# CCNA Bootcamps



## gotissues68 (Sep 7, 2002)

My job has recently ratched up the want/requirement to become CCNA certified as well as MCSE (don't want the MCSE) and I want to find a reputable training center in portland oregon or seattle washington  Can someone point me to a place that won't give ya the screw job so to speak and will help get you certified without costing an arm and leg (meaning over 2g's)


----------



## Pseudocyber (Sep 10, 2002)

Do you have to go to a boot camp? You could spend less than $1000 on 2 or 3 routers on Ebay and a couple of books and teach yourself - you'd learn more, and have the equipment to show for it.

It's not that hard if you have some experience with networking.


----------



## gotissues68 (Sep 7, 2002)

A boot camp isn't necessary.. I've just been told thats the way to go .. if you suggest a couple routers and books.. hey I've got no problem with that  I do have some exerience in networking since I work for an ISP  And I've learned to hate BGP heh.

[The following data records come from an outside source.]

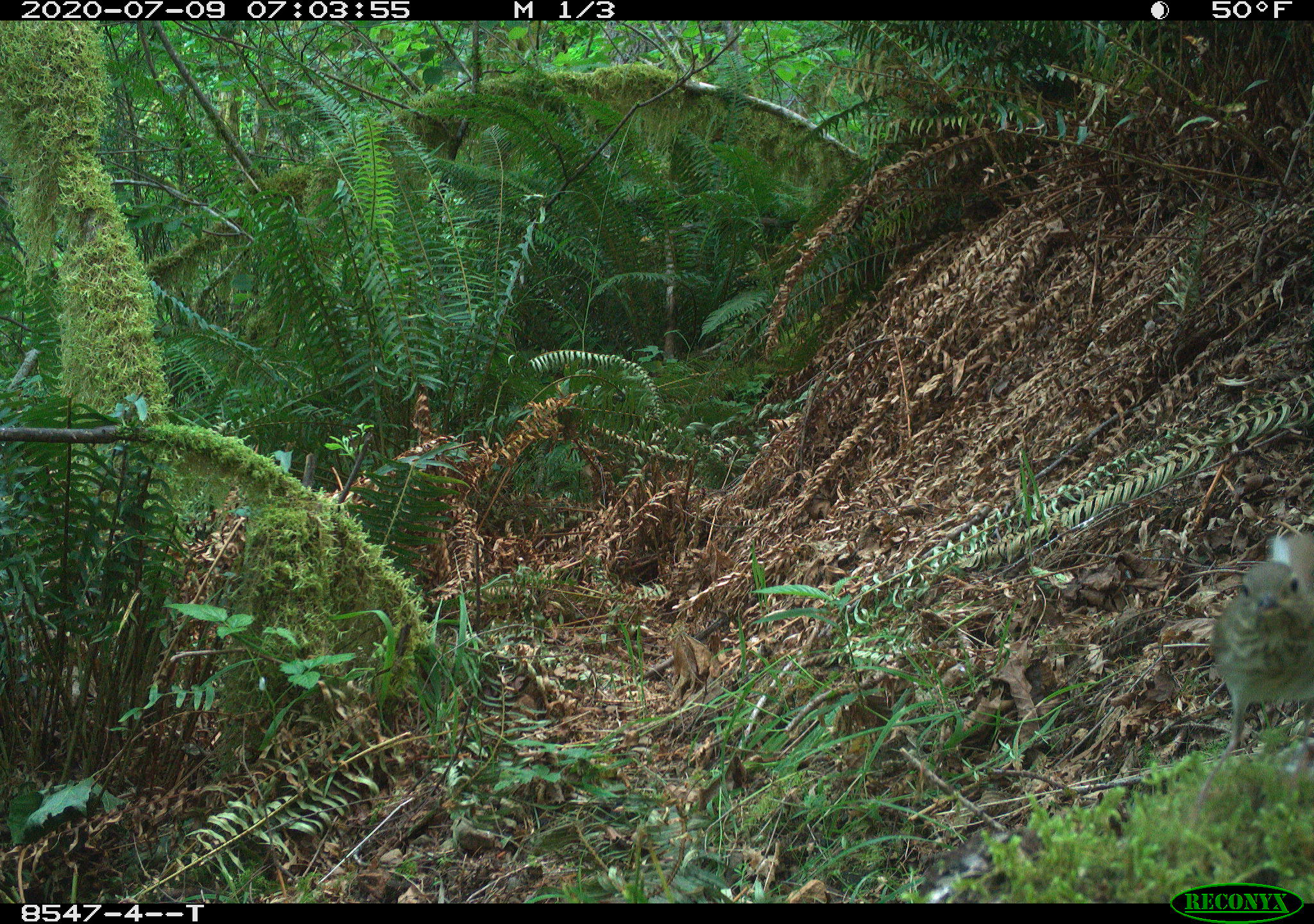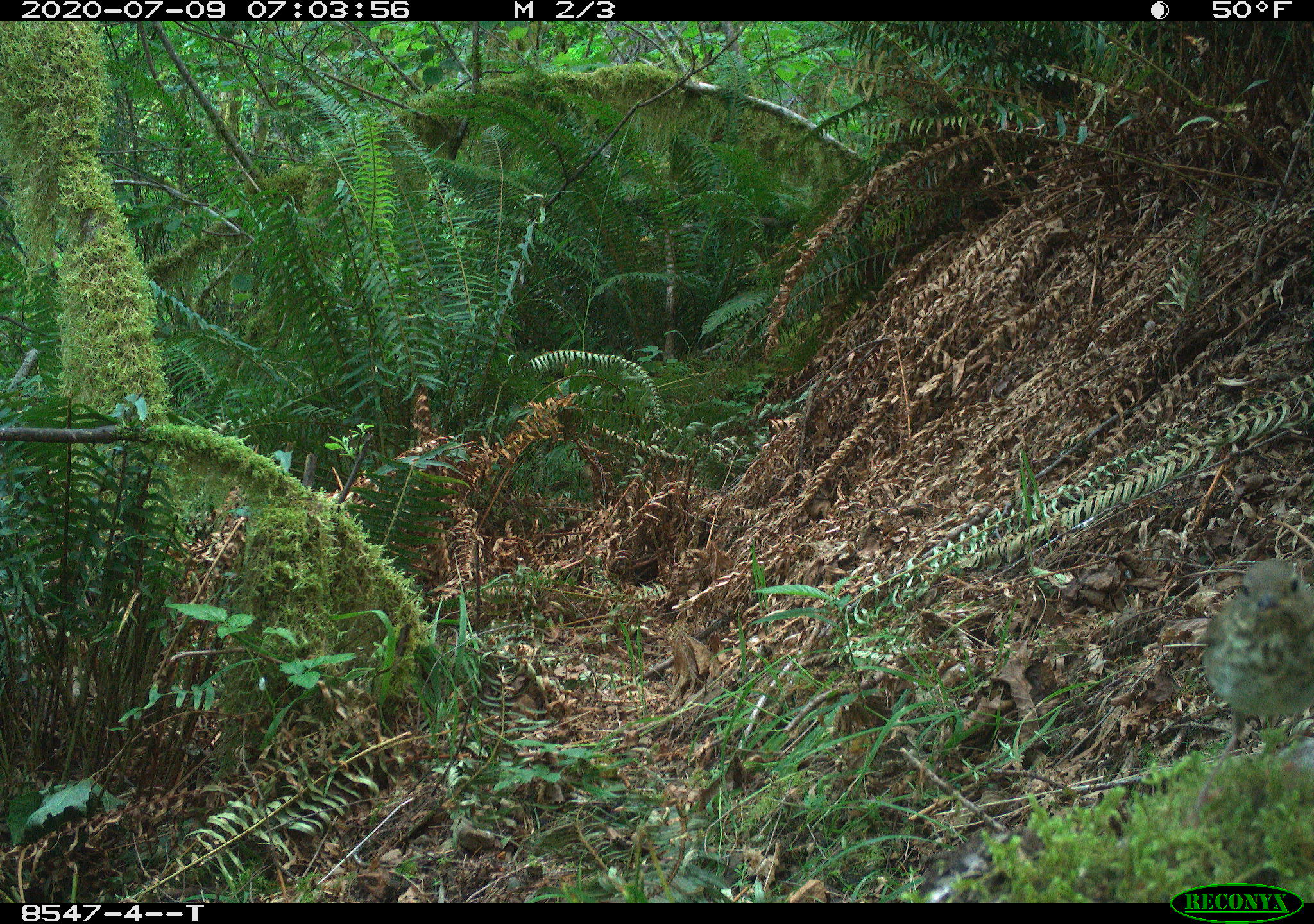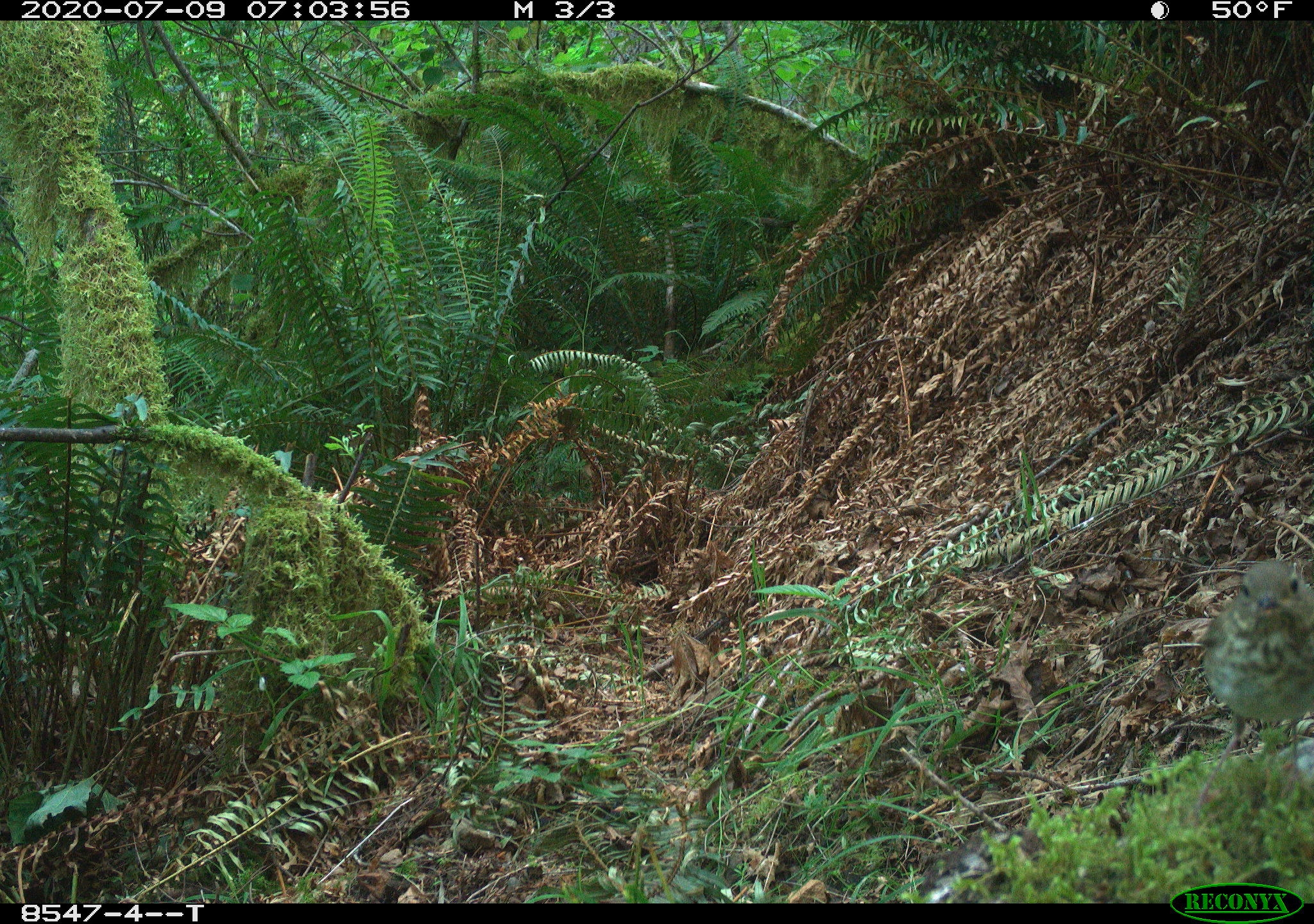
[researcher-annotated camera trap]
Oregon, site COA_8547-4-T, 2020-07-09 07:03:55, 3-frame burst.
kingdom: Animalia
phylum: Chordata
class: Aves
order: Passeriformes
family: Turdidae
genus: Catharus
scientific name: Catharus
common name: brown thrushes and nightingale-thrushes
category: catharus species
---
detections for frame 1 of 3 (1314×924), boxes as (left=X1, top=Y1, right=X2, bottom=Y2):
catharus species: (left=1200, top=542, right=1309, bottom=746)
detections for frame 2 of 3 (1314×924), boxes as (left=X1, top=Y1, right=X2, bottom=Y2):
catharus species: (left=1202, top=551, right=1308, bottom=758)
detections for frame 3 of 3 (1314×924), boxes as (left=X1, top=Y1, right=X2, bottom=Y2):
catharus species: (left=1189, top=563, right=1309, bottom=733)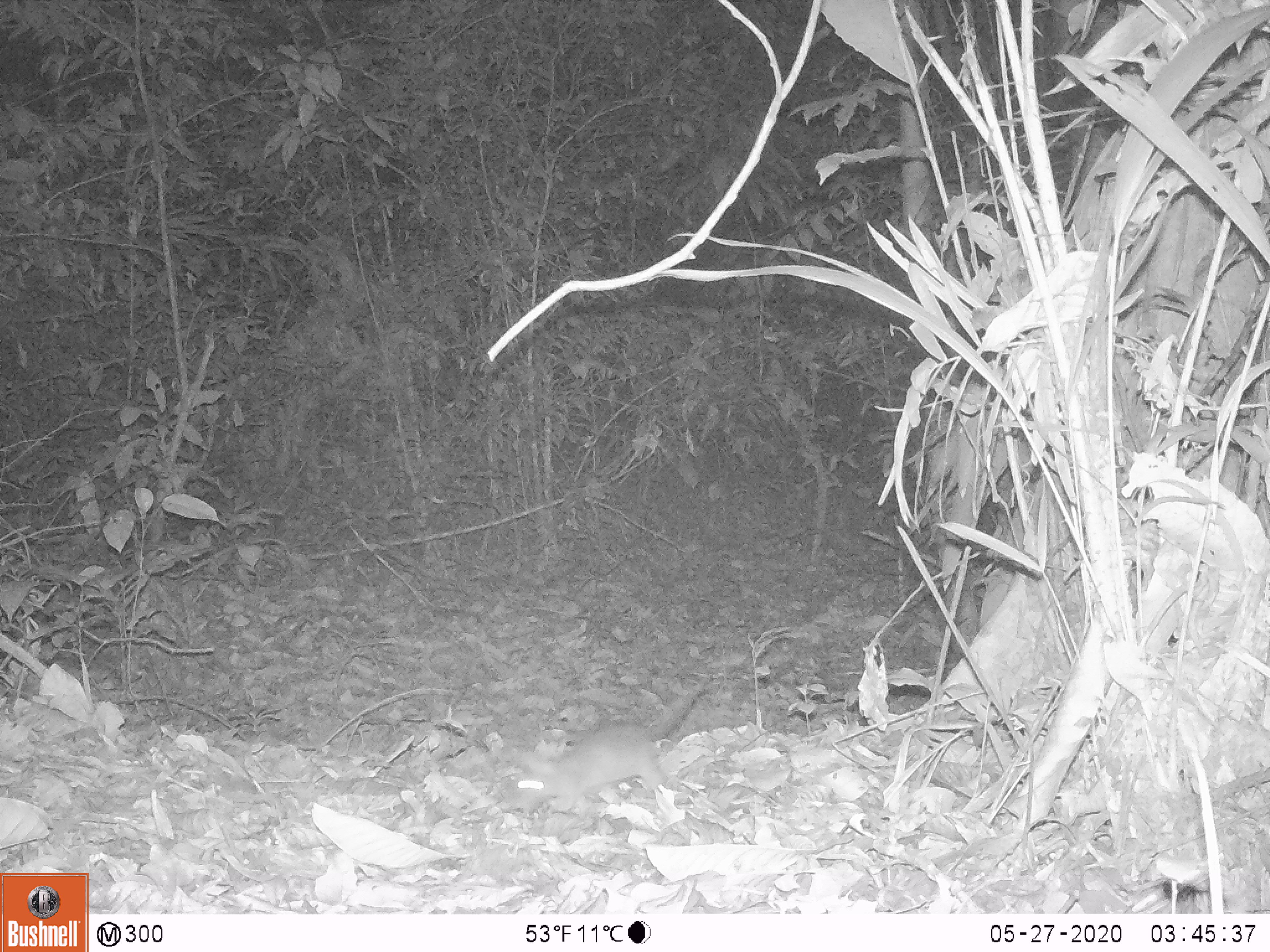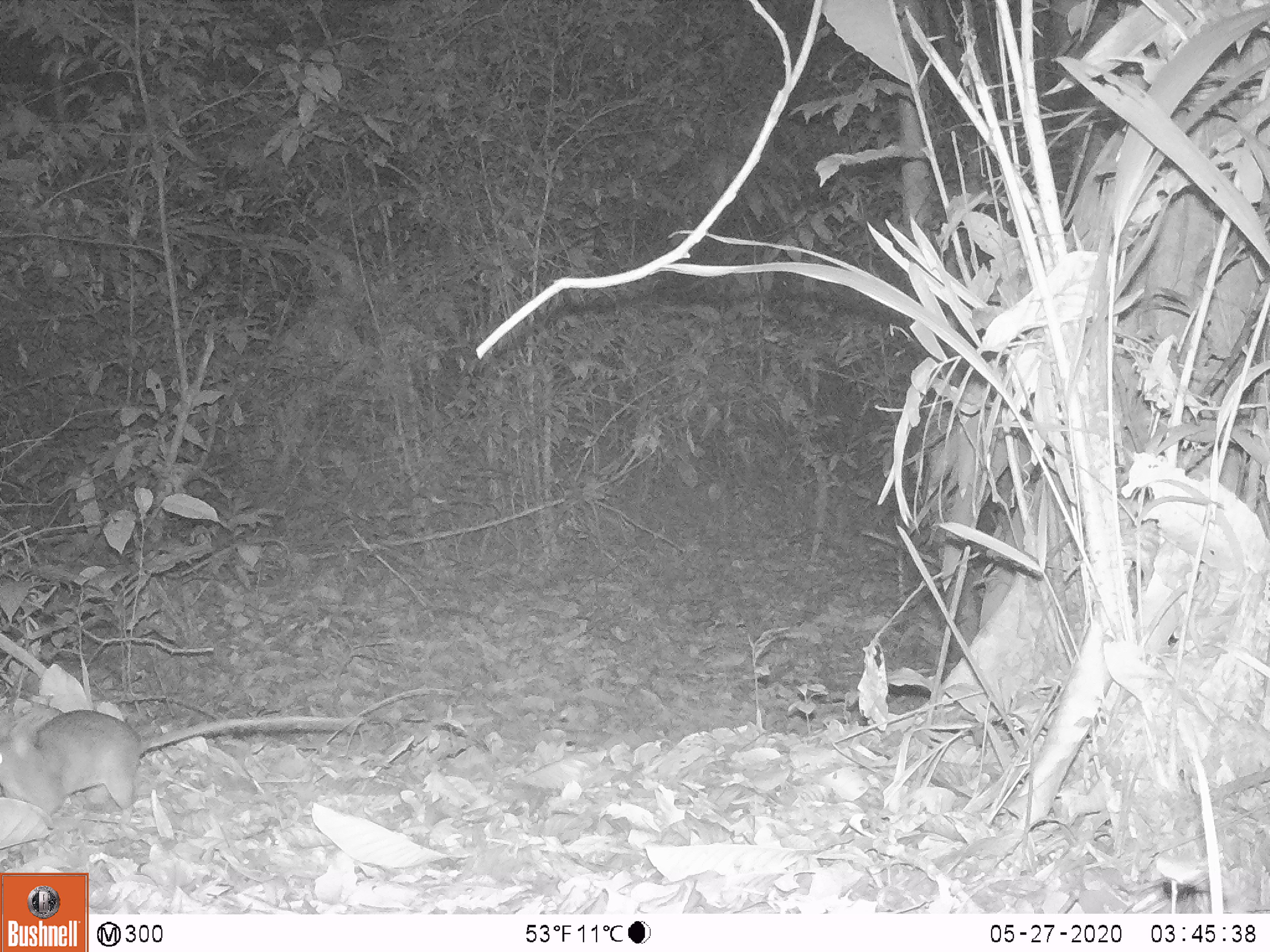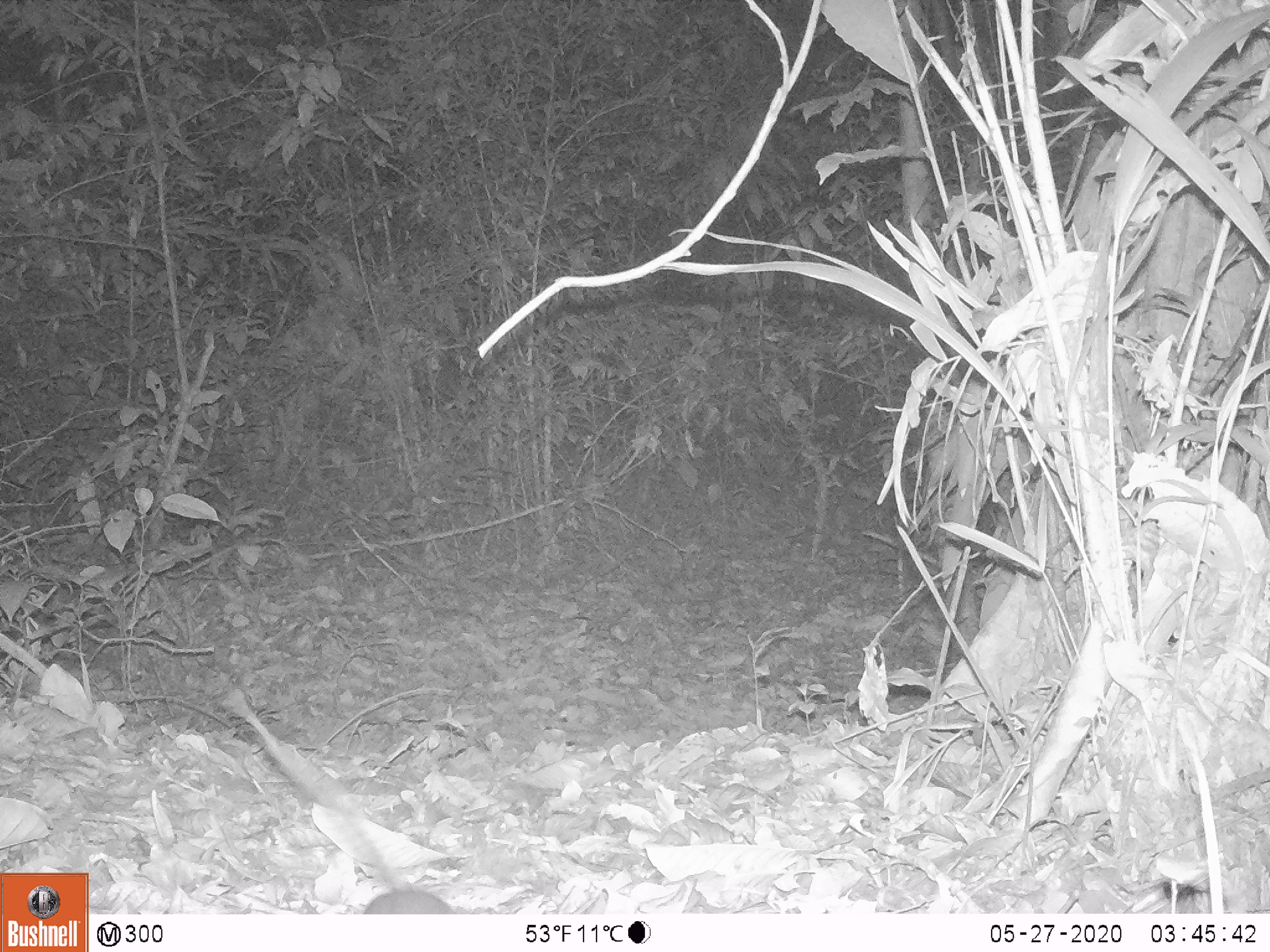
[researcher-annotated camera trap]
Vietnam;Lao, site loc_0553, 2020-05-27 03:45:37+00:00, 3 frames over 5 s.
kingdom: Animalia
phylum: Chordata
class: Mammalia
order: Rodentia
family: Muridae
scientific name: Muridae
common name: old-world mice and rats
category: unidentified murid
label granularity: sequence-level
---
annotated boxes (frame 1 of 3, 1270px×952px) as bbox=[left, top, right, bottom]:
unidentified murid: bbox=[507, 677, 710, 815]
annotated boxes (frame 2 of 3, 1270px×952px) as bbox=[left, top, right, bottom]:
unidentified murid: bbox=[0, 709, 371, 829]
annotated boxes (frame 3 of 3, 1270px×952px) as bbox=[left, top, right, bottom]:
unidentified murid: bbox=[223, 684, 456, 914]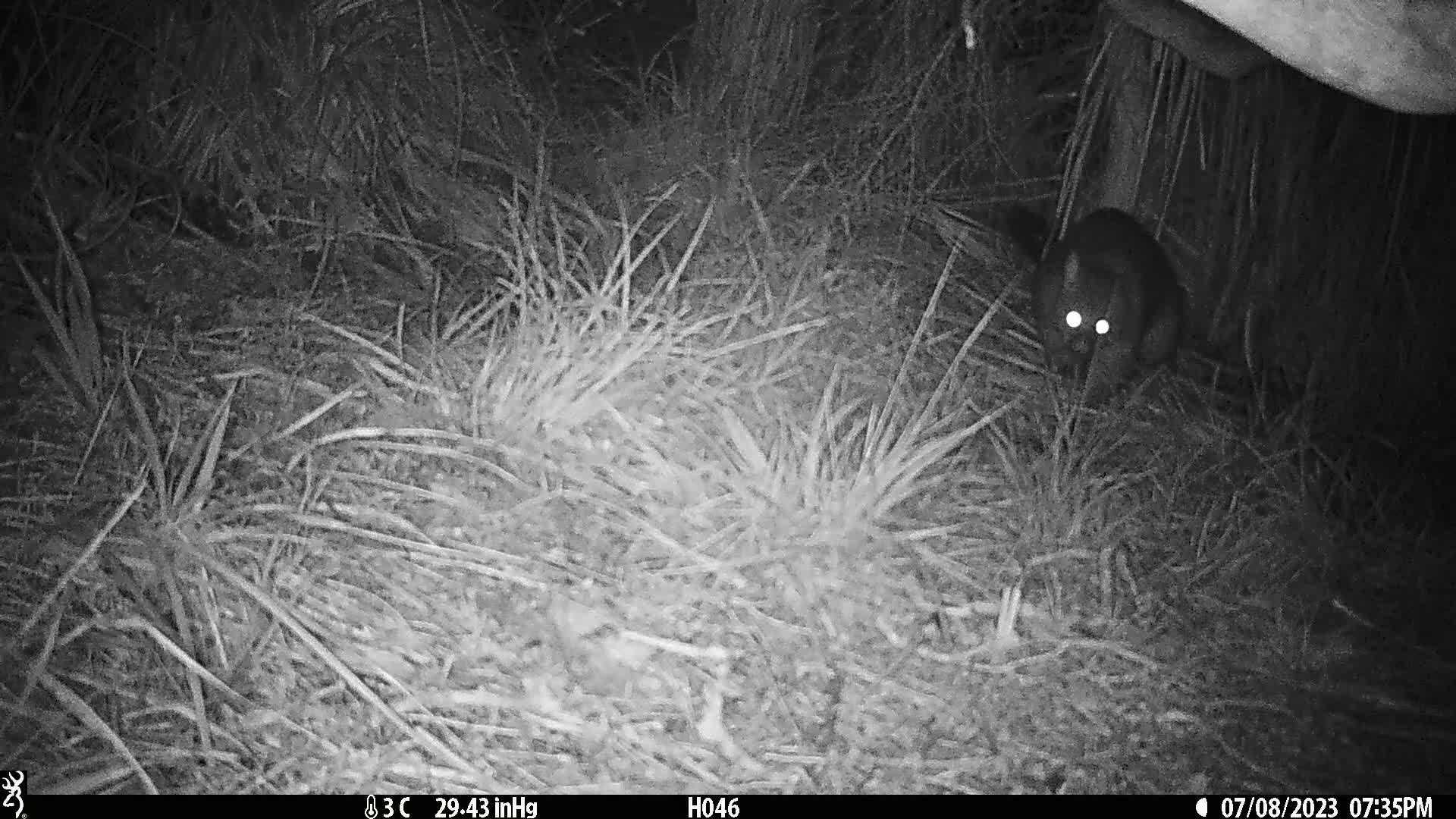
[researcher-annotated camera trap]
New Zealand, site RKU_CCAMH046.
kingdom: Animalia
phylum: Chordata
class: Mammalia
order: Diprotodontia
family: Phalangeridae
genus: Trichosurus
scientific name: Trichosurus vulpecula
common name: common brushtail possum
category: possum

Which routers would you suggest purchasing? I work currenty with Cisco 2500 series and 7500 series and the catalyst line of switches.. our only non-cisco production product we use on the networking side of things is a Redback Networks DSL aggregation router.


----------



## Pseudocyber (Sep 10, 2002)

Ah, so you want to test my CCDA knowledge of routers eh ... 

Ummm ... 2500's or 2600's. Make sure you get them with multiple ethernet interfaces - so you can easily set up a couple of networks through a switch or hub. You can also set some up with serial back to back.

I think the 2500's to 2600's typically go for around $300 ea on Ebay. 

I would really recommend getting the equipment and some good books and doing it that way - you'll come out much more ahead than the bootcamp - plus you can always use the routers to further your Cisco Career certs - onward to CCNP!


----------



## gotissues68 (Sep 7, 2002)

I wanted to get your ideas on a 2501 router, seems those are the most common on Ebay.. they only come with one E-net port but int S0 and S1  if I recall (and I'm probably wrong) can't you pop an AUI connector on that port on these suckers and use that as a secondary e-net port?


----------



## Pseudocyber (Sep 10, 2002)

No. These would be very limited and you won't get to play with any routing protocols, such as RIP.


----------